Compilation album by The Wildhearts
- Released: March 2004
- Genre: Hard rock, punk rock, heavy metal
- Label: Gut Records

The Wildhearts chronology
| The Wildhearts Must Be Destroyed (2003) | Coupled With (2004) | The Wildhearts Strike Back (2004) |

= Coupled With =

Coupled With is a compilation album by The Wildhearts, released on Gut Records in March 2004. The album collects almost all the B-sides recorded by the band, released on various CD and vinyl singles during their reformation and comeback in the 2001-2003 period. The A-sides of most of these single releases appear on the 2003 studio album The Wildhearts Must Be Destroyed. The exception to this pattern is "Stormy in the North, Karma in the South" which was recorded as a non-album A-side for its own single release.
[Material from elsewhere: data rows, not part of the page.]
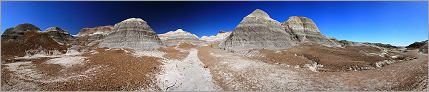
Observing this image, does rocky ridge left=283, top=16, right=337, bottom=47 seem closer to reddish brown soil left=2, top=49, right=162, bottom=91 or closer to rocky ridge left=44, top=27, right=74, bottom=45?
reddish brown soil left=2, top=49, right=162, bottom=91

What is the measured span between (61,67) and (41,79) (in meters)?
4.36

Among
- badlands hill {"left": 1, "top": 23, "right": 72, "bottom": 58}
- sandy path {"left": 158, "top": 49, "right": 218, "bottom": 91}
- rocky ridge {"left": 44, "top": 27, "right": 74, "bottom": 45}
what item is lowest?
sandy path {"left": 158, "top": 49, "right": 218, "bottom": 91}

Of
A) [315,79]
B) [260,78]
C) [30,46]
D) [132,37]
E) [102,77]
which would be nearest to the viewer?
[102,77]

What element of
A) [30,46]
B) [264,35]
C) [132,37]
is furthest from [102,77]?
[132,37]

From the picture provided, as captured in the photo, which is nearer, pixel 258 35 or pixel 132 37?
pixel 258 35

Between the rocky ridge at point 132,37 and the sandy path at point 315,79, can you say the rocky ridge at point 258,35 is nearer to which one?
the rocky ridge at point 132,37

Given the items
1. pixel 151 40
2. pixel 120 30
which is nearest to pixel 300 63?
pixel 151 40

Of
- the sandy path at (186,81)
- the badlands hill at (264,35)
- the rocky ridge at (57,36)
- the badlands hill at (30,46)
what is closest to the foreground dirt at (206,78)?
the sandy path at (186,81)

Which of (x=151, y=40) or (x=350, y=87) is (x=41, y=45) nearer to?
(x=151, y=40)

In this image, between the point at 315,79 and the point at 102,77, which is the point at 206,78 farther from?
the point at 315,79

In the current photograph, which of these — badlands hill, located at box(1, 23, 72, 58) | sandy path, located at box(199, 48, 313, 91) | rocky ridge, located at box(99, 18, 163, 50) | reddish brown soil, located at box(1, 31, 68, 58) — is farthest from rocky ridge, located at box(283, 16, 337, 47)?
reddish brown soil, located at box(1, 31, 68, 58)

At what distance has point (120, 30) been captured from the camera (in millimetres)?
54344

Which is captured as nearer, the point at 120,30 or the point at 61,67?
the point at 61,67

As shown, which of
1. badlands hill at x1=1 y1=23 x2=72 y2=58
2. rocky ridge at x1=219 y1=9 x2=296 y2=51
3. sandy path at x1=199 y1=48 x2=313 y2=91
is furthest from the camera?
rocky ridge at x1=219 y1=9 x2=296 y2=51
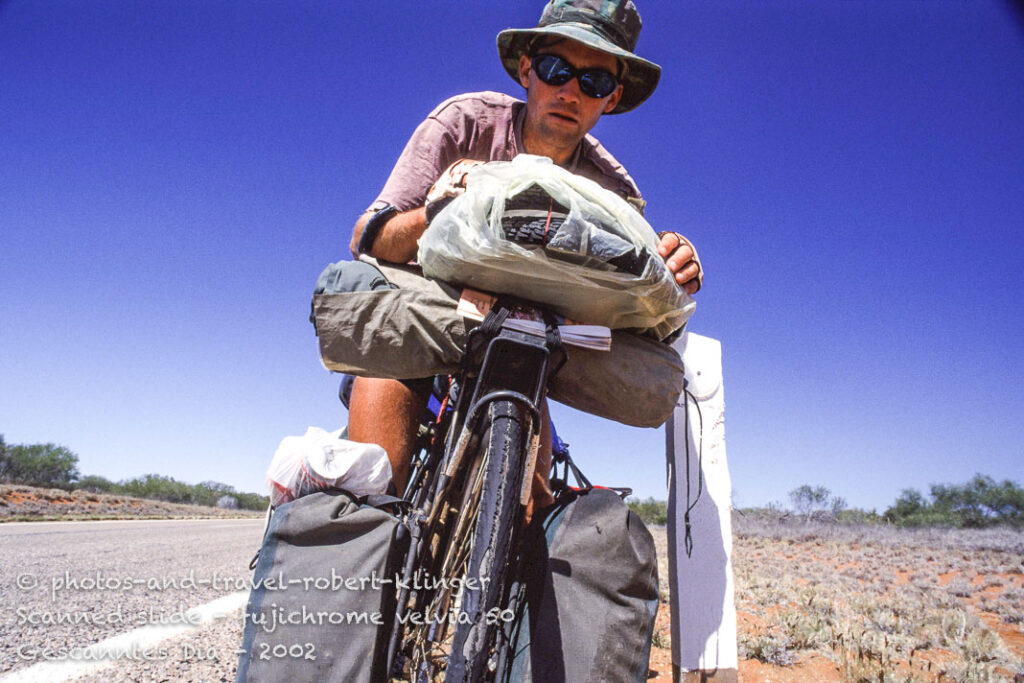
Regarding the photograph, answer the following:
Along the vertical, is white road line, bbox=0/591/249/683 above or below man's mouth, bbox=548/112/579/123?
below

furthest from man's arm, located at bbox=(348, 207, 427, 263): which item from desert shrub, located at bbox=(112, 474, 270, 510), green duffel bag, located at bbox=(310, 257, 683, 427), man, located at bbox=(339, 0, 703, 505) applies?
desert shrub, located at bbox=(112, 474, 270, 510)

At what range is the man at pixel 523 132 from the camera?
83.0 inches

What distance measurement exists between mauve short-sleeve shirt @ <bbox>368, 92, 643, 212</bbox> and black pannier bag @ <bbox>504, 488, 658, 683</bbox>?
48.9 inches

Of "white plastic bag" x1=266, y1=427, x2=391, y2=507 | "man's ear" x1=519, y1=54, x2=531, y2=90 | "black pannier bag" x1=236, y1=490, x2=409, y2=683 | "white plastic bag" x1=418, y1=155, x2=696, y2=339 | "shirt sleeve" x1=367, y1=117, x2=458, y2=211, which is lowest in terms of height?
"black pannier bag" x1=236, y1=490, x2=409, y2=683

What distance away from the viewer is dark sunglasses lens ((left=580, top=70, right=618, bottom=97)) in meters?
2.42

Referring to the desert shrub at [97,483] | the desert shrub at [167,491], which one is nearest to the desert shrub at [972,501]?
the desert shrub at [167,491]

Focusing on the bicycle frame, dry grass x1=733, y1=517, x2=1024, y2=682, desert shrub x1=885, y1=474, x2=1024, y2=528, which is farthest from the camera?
desert shrub x1=885, y1=474, x2=1024, y2=528

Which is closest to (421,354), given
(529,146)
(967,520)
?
(529,146)

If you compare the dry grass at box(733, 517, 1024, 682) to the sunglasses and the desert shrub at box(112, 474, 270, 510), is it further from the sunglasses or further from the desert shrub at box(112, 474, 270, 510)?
the desert shrub at box(112, 474, 270, 510)

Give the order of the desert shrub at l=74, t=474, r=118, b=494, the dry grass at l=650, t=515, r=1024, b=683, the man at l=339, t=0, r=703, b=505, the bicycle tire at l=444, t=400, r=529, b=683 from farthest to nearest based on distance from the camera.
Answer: the desert shrub at l=74, t=474, r=118, b=494 → the dry grass at l=650, t=515, r=1024, b=683 → the man at l=339, t=0, r=703, b=505 → the bicycle tire at l=444, t=400, r=529, b=683

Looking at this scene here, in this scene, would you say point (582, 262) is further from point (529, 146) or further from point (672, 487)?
point (672, 487)

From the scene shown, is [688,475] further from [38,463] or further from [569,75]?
[38,463]

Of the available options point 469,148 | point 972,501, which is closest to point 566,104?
point 469,148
One B-side not included here is the instrumental version of "Dancin'" from the 7" single for "So Into You".

==Track listing==
All songs written by Ginger unless noted otherwise.
1. "Stormy in the North, Karma in the South" (Ginger, C.J.)
2. "Move On"
3. "Cheers" (Portnoy, Angelo, James)
  - Medley of the themes from the American TV shows Taxi and Cheers ("Where Everybody Knows Your Name"). This track received much coverage on The Chris Moyles Show on BBC Radio 1 in the UK.
4. "The People That Life Forgot"
5. "L.T.D." (Jon Poole)
6. "Looking for the One"
7. "6.30 Onwards"
8. "Eager to Leave 'Er"
9. "Putting It On" (C.J.)
10. "Better Than Cable"
11. "Lake of Piss" (Ginger, C.J.)
12. "If I Decide"
13. "Bang!"
14. "You Got to Get Through What You've Got to Go Through to Get What You Want, But You Got to Know What You Want to Get Through What You Got to Go Through" (Ginger, C.J., Stidi)
15. "Hit It On the Head" (C.J.)
16. "Let's Go" (Stidi, Ginger)
17. "Return to Zero" (Ginger, Steve Firth)
  - First appearance on CD, from the 7" vinyl single of "So Into You".
18. "O.C.D." (Ginger, C.J., Stidi)
19. "Action Panzer"
20. "Dancin'" (McCormack, Ginger)
  - Originally titled "Danny's Dancin'" when it appeared as the B-side of "So Into You".
21. "Stormy in the North, Karma in the South" (video)

- 1-2, 12-14 from the Stormy in the North, Karma in the South single.
- 6, 9-10, 16, 18 from the Vanilla Radio single.
- 4, 11, 17, 19-20 from the So Into You single.
- 3, 5, 7-8, 15 from the Top of the World single.